Abstract

Motivation

Plant breeding aims to improve current germplasm that can tolerate a wide range of biotic and abiotic stresses. To accomplish this goal, breeders rely on developing a deeper understanding of genetic makeup and relationships between plant varieties to make informed plant selections. Although rapid advances in genotyping technology generated a large amount of data for breeders, tools that facilitate pedigree analysis and visualization are scant, leaving breeders to use classical, but inherently limited, hierarchical pedigree diagrams for a handful of plant varieties.
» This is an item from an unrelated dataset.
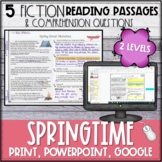 Spring Fiction Reading Passages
To answer this need, we developed a simple web-based tool that can be easily implemented at biological databases, called PedigreeNet, to create and visualize customizable pedigree relationships in a network context, displaying pre- and user-uploaded data.

Results

As a proof-of-concept, we implemented PedigreeNet at the maize model organism database, MaizeGDB. The PedigreeNet viewer at MaizeGDB has a dynamically-generated pedigree network of 4706 maize lines and 5487 relationships that are currently available as both a stand-alone web-based tool and integrated directly on the MaizeGDB Stock Pages. The tool allows the user to apply a number of filters, select or upload their own breeding relationships, center a pedigree network on a plant variety, identify the common ancestor between two varieties, and display the shortest path(s) between two varieties on the pedigree network. The PedigreeNet code layer is written as a JavaScript wrapper around Cytoscape Web. PedigreeNet fills a great need for breeders to have access to an online tool to represent and visually customize pedigree relationships.

Availability and implementation

PedigreeNet is accessible at https://www.maizegdb.org/breeders_toolbox. The open source code is publically and freely available at GitHub: https://github.com/Maize-Genetics-and-Genomics-Database/PedigreeNet.

Supplementary information

Supplementary data are available at Bioinformatics online.

1 Introduction

A deeper knowledge of genotypic relationships between plant varieties enables breeders to successfully select and cross varieties to create better, high-yielding plants that resist to biotic and abiotic stressors, such as drought, chemical imbalance (Cooper et al., 2014) and pests (Karjagi et al., 2017). Despite the importance of breeding that strives to produce food to feed a growing world population that has surpassed 7.5 billion people, breeders do not always have access to the best analysis and visualization tools due to biological complexities, curatorial barriers (Odell et al., 2017) and technical challenges: sequencing technologies allow fast identification of genotypes (i.e. their genetic constitution), but establishing exact genotypic relationships between pedigrees relies on highly empirical, and consequently imprecise, mathematical representations. Even when pedigree relationships between plant varieties are known, available visualization tools are limited, and breeders consequently rely on either hierarchical, layered diagrams limited in scope (similar to showing parental relationships in a family) or hand-drawn box-arrow illustrations. Some desktop visualization applications exists to fill this gap, such as GeneaQuilts (Bezerianos et al., 2010), Cranefoot (Makinen et al., 2005), GraphViz [http://www.graphviz.org] and Helium (Shaw et al., 2014), but desktop applications require system-specific installation and setup, and to the best of our knowledge, no visualization application specific to breeding is available as an easy-to-use web service for the general breeder community.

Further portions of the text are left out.